Task goal: Please repeat, word for word, the portion of the CSP Indirect passage starting with "The point of" and going on through "directly with Microsoft.".

Source passage:
■ ■ ■ ■ ■ ■ ■
The CSP Indirect program is a quick and relatively painless way to get started with Office 365 and other cloud solutions.  In this article, we will review how it works, how it doesn’t work, and things to consider before signing up.

The point of this blog is to make things simple; let’s stay with that concept for a moment.  In the simplest terms, CSP Indirect means you are “indirectly” selling solutions to your end customers.  Why indirect?  In this model, you do not hold (perhaps you do but don’t want to mess with it) the qualifications/authorizations to sell Microsoft cloud solutions directly to your end customers from Microsoft, you must purchase through a distributor and then sell to your customers.  This could mean higher pricing, working with third-party systems instead of your own, and procurement.  One of the biggest disadvantage (sometimes an advantage) is there’s no direct support line to Microsoft.  If something goes wrong, you contact your distributor, who works directly with Microsoft.

As a cloud provider, you are also limited in some of the solutions you can sell to your customer from your datacenter environment.  Take as an example, the Qualified Multitenant Hosting Addendum (QMH).   If you are currently purchasing licenses through an indirect partner, you cannot host Windows 10 E3/E5 from your shared cloud environment. Only authorized CSP Direct partners have that luxury.  The same is true for Office Pro Plus and other desktop applications.
■ ■ ■ ■ ■ ■ ■
Data lines:
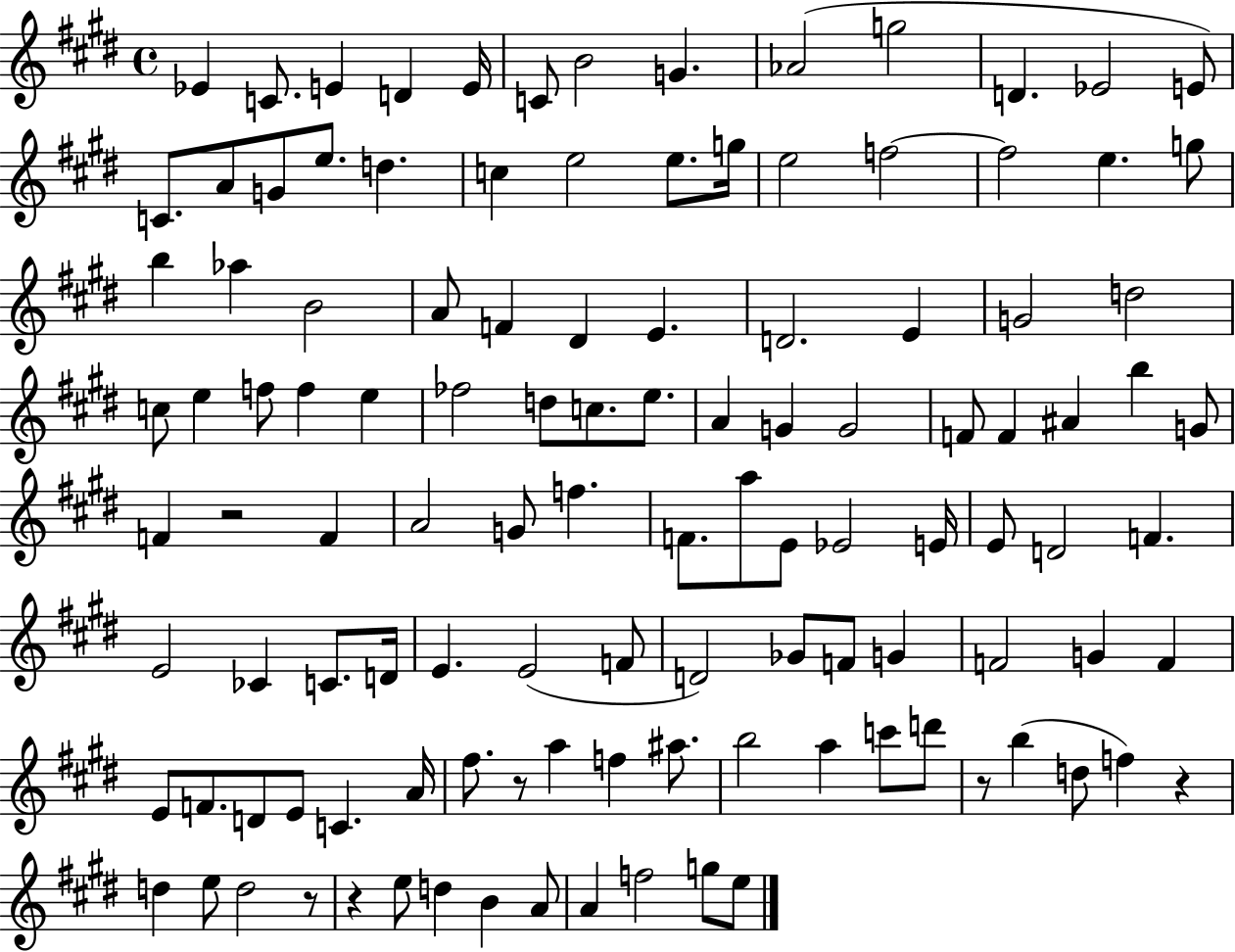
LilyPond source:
■ ■ ■ ■ ■ ■ ■
The result:
The point of this blog is to make things simple; let’s stay with that concept for a moment.  In the simplest terms, CSP Indirect means you are “indirectly” selling solutions to your end customers.  Why indirect?  In this model, you do not hold (perhaps you do but don’t want to mess with it) the qualifications/authorizations to sell Microsoft cloud solutions directly to your end customers from Microsoft, you must purchase through a distributor and then sell to your customers.  This could mean higher pricing, working with third-party systems instead of your own, and procurement.  One of the biggest disadvantage (sometimes an advantage) is there’s no direct support line to Microsoft.  If something goes wrong, you contact your distributor, who works directly with Microsoft.